Mandel ‘e göre, bu kriz aslında insanların geçen dönemde oluşan sınır ötesi teknoloji transferi, ticari ve mali bağların sürdürülemez olduğunu kavramasından kaynaklanıyor.  Mandel bu süreçte, kredi sisteminin ve ÇUŞ’lerin kurduğu “küresel tedarik zincirleri” temelinde (küreselleşme) oluşan yeni kapasitenin şimdi başa bela olduğuna da dikkat çekiyor; mali kriz teşhisiyle yapılan müdahalelerin işe yaramayacağını savunuyor. Tam bu noktada, biz de, “Yeni başlamakta olan kriz” olarak nitelediğim olguyu konuşmaya başlayabiliriz.

Neo-liberal model krize bir çare üretemiyor, her müdahale (kurtarma, devletleştirme, düzenleme ve denetleme) bu modelden biraz daha uzaklaşmayı getiriyor. Yeni bir “model” gerekiyor. Ancak, acilen gerekli olsa bile, yeni bir modelin oluşmasının, benimsenmesinin önünde en azından üç engel var.

(1) Yirmi beş yıldır uygulanan modelin yerleşmiş kurumları, (IMF, Dünya Bankası, Dünya Ticaret Örgütü, hazine bakanlıkları, Merkez Bankaları, üniversiteler, medya), bürokrasileri, organik entelektüelleri, yeni önerilere direnecek ayak sürüyecekler. Siyasi liderler yetiştikleri ortamın yüküyle hızlı davranamayacaklar. Orta sınıflar, devlet müdahalesine, vergilendirmeye, maliye politikalarına iyi bakmayacaklar.

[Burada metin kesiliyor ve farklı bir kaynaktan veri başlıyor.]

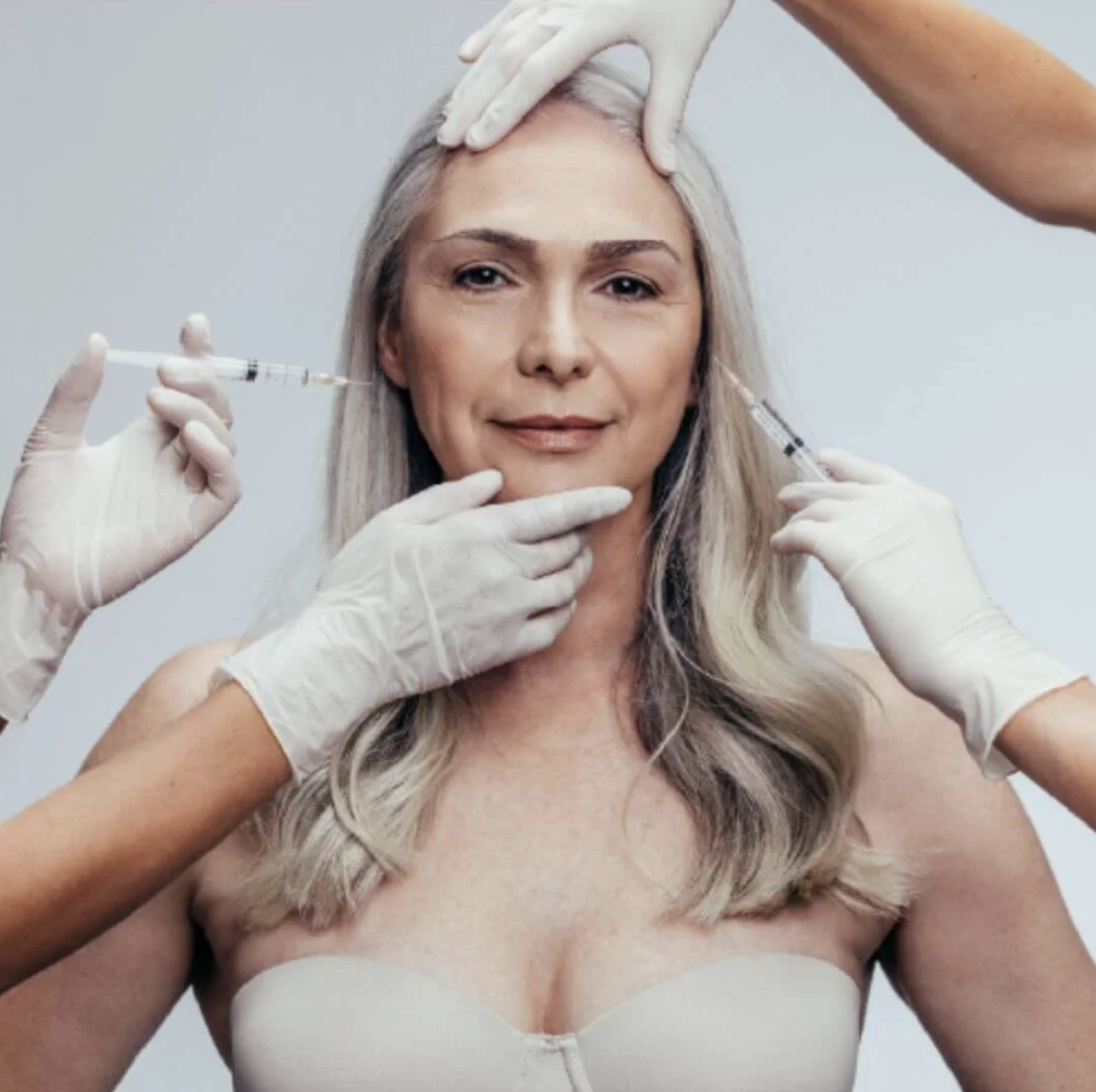 Downtime Diaries: What Really Happens in the First 14 Days After Popular Treatments
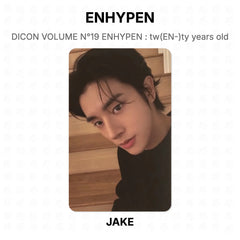JAKE 05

(2) Neo-liberalizm iflas edince akla Keynesgil modele geri dönmek geliyor . Ancak o modelin şekillendiği dönemde, sermayeyi uzlaşmaya zorlayan üç etken, sosyal demokrasi, kitlesel sendikal hareket ve komünizm tehdidi bu gün yok. Bu yüzden sermaye sınıfı devletin müdahale gücünün, “göreli özerkliğinin” yeniden artmasına karşı direnecek.

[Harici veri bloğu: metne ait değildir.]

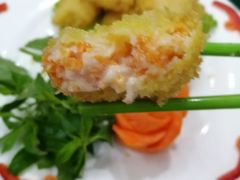 -QQ海鲜餐厅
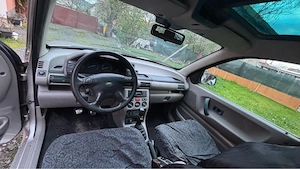 vand land rover freelander 1 - imagine 2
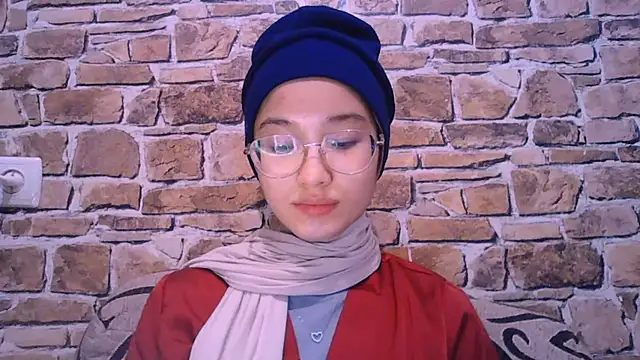 Miagryniuk online show from October 2025 08:46:01 AM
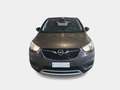 Opel Crossland X 1.5 D 102cv 120 Anniversary S&S MT6 - thumbnail 2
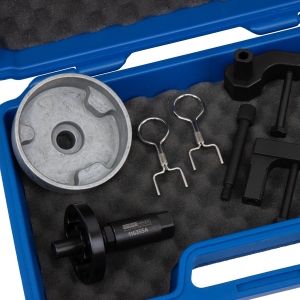 Engine Timing Tool Kit for Audi A6 / A7 / S6 / S7 4.0L TFSI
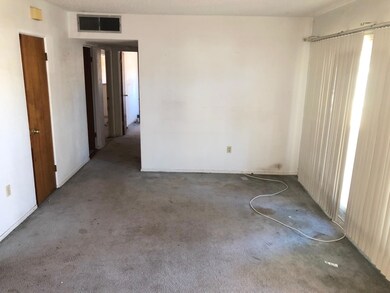 7412 Alpine Dr, El Paso, TX 79915 - photo 2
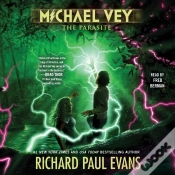 Capa do artigo Michael Vey 8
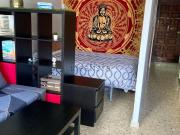 Piso, Manantiales Estación de Autobuses, Torremolinos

(3) Maliye politikalarından sonuç alabilmek ( tüketimi, üretimi, yatırımları teşvik edebilmek) için ekonomik etkinliğin sınırlarını denetleyebilmek, yapılan desteğin, ülke içinde kalmasını sağlamak gerekiyor. Yoksa hükümetler, yönetici sınıfları,  hatta orta sınıfları bu uygulamaların yükünü üstlenmeye ikna edemezler. Anımsarsanız, Keynesgil modelde dış ticaretle mali piyasalar ulusal zeminde denetlenir, ülke içindeki ekonomik etkinlik kısmen de olsa planlanır ve ona göre desteklenir, daha önemlisi işçinin ücretinin bir kısmını (toplumsal ücret: sağlık, ulaşım tüketim konut vb destekleriyle) ödemeyi devlet üstlenirdi.

Bu yukarıdaki engellerin aşılması yeni (kapasite fazlası sorununa da, savaşa yol açmadan bir çare bulabilecek) bir modelin şekillendirilip uygulanmaya konması kolaylıkla ve kısa sürede gerçekleşecek bir şey değil. 1970’lerde,  Keynesci modelden neo-liberalizme geçiş 7-8 yıl sürmüştü.